Saturday, February 01, 2014

Un con sommateur



L’homme peut tout supporter, à condition de pouvoir donner du sens à ses épreuves. Que ce sens puisse se révéler illusoire est une autre question mais l’absurdité engendre la révolte. L’une des erreurs de nos dirigeants est de croire qu’on gouvernera plus aisément des gens déculturés et réduits à la seule fonction de consommateurs, en pilotant leurs envies par la publicité ou par des formes plus insidieuses de contrôle mental1. Or cela ne fonctionne pas comme on le prévoyait depuis l’environnement douillet des instituts de recherche très spécialisés, qu’ils dépendent des agences de renseignement ou des multinationales. Fabriquer des crétins est moins facile qu’on ne pense. On peut certes abîmer une génération en la laissant dans l’ignorance, en ne lui fournissant pas les outils d’une pensée structurée ni les mots pour exprimer son ressenti, on peut déculturer des enfants de migrants et, par la même occasion, les enfants des couches pauvres du peuple de souche, mais les sauvageons qui en résultent ne deviennent pas de passifs imbéciles, de dociles consommateurs pour autant. Ils savent au tréfonds d’eux-mêmes qu’on leur charcute l’âme et ce qui les habite n’est pas l’envie, la passion de posséder mais la colère de ne pas être et de ne pouvoir le dire. Ou si la passion d’avoir, la seule qu’on encourage en eux, trouve son chemin, c’est sous forme d’exigence, d’arrogance dans le sentiment d’y avoir droit, de violence pour arracher les choses là où elles se trouvent. Au lieu d’un crétin docile et lobotomisé, on obtient un con sommateur, qui vous somme de lui donner sans contrepartie tout et le surplus. Bien joué, messieurs les manipulateurs !
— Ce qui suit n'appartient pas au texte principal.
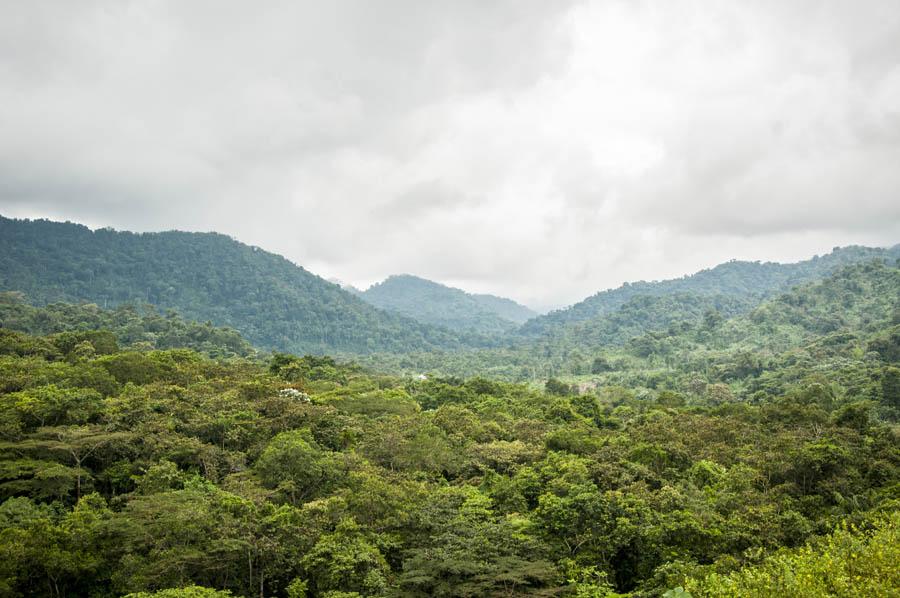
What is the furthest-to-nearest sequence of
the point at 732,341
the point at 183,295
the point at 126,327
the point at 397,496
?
the point at 183,295, the point at 732,341, the point at 126,327, the point at 397,496

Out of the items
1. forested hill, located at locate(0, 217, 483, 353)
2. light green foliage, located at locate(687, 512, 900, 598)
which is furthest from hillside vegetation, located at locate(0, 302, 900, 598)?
forested hill, located at locate(0, 217, 483, 353)

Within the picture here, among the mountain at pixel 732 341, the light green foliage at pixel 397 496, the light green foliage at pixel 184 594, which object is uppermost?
the mountain at pixel 732 341

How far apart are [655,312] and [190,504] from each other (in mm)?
179264

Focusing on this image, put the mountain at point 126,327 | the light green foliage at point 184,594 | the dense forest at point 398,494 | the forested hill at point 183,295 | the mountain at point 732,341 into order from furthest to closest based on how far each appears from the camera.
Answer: the forested hill at point 183,295 → the mountain at point 732,341 → the mountain at point 126,327 → the dense forest at point 398,494 → the light green foliage at point 184,594

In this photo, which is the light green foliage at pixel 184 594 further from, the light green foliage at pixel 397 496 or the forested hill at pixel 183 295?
the forested hill at pixel 183 295

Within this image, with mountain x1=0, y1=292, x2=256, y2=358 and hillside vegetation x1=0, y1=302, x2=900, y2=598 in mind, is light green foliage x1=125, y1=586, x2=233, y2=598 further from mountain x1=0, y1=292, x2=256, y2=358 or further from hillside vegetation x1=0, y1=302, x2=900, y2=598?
mountain x1=0, y1=292, x2=256, y2=358

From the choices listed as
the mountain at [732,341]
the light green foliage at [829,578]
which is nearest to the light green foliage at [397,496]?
the light green foliage at [829,578]

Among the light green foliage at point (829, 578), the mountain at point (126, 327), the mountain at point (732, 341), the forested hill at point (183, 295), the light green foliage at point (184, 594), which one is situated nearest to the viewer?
the light green foliage at point (829, 578)

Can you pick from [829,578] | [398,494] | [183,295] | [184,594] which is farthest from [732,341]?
→ [183,295]

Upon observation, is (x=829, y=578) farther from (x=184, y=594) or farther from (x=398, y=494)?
(x=184, y=594)

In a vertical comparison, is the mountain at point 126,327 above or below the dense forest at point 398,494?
above

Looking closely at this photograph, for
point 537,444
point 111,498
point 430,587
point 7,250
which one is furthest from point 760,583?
point 7,250

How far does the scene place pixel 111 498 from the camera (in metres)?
22.1

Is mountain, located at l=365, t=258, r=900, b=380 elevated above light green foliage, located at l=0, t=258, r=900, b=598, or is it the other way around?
mountain, located at l=365, t=258, r=900, b=380
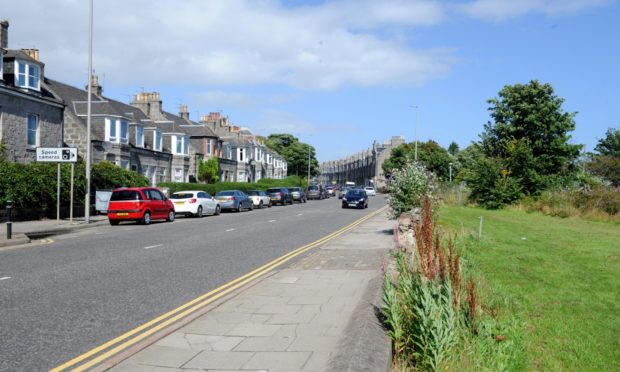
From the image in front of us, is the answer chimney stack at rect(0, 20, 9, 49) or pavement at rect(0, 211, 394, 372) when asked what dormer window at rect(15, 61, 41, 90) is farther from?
pavement at rect(0, 211, 394, 372)

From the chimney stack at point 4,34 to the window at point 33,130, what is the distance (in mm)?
4284

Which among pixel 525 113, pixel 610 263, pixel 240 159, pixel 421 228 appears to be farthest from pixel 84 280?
pixel 240 159

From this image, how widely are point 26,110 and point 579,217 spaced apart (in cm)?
3218

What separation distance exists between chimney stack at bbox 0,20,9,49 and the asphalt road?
18649 millimetres

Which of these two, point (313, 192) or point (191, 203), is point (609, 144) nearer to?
point (313, 192)

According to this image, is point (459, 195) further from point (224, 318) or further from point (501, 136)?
point (224, 318)

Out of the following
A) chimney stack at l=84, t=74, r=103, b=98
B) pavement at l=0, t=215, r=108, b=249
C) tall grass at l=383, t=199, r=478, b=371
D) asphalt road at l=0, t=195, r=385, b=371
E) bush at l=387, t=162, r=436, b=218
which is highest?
chimney stack at l=84, t=74, r=103, b=98

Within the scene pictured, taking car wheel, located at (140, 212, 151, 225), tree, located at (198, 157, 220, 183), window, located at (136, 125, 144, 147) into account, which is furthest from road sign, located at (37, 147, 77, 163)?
tree, located at (198, 157, 220, 183)

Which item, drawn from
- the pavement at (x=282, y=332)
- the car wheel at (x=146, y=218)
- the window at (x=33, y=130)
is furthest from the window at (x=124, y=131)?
the pavement at (x=282, y=332)

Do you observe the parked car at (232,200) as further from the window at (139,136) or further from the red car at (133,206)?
the window at (139,136)

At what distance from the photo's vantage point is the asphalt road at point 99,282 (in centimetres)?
609

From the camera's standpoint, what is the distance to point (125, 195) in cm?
2480

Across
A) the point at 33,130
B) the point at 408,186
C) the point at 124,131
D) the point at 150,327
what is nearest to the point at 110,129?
the point at 124,131

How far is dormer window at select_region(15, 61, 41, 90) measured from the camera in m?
31.8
Chez les loups ou dans un poulailler, les hiérarchies s’établissent vite, encore que les sociétés animales soient plus complexes qu’on ne l’avait cru dans les premiers temps de l’observation. Chez l’homme, des hiérarchies spontanées s’établissent dans les groupes restreints mais se voient concurrencées par celles qu’encadre le droit et tout un jeu subtil qui forme une bonne partie de la politique consiste à composer entre les qualités propres des dirigeants et leur statut légal. Durant des siècles, la vertu consistait à connaître ou trouver sa place dans une structure complexe de pouvoirs et de contre-pouvoirs où le principe de subsidiarité jouait pleinement. Cela n’empêchait pas chacun de se cultiver, d’épanouir son intelligence, ses dons artistiques ou ses qualités de cœur, bien au contraire. Faut-il rappeler qu’encore avant la seconde guerre mondiale des bergers, dans les Alpes de Haute Provence, gardaient leurs troupeaux en lisant Homère dans le texte – en grec ?

Notre société est plus simple, voire simpliste, que le monde paysan d’ancien régime, très hiérarchisée dans l’entreprise avec plus d’échelons que n’en a jamais connu la féodalité, anomique à la ville, de plus en plus séparée en deux castes – l’oligarchie et le peuple – sans contact l’une avec l’autre. Or qui s’ignore se fantasme et se redoute. Y compris qui s’ignore soi-même.

1 Comme le montre bien le Dr Dickès dans L’ultime transgression : refaçonner l’homme, éditions de Chiré, 2e éd., 2013. Qu’on soit d’accord ou non avec sa vision du monde, les faits qu’il dévoile donnent à réfléchir.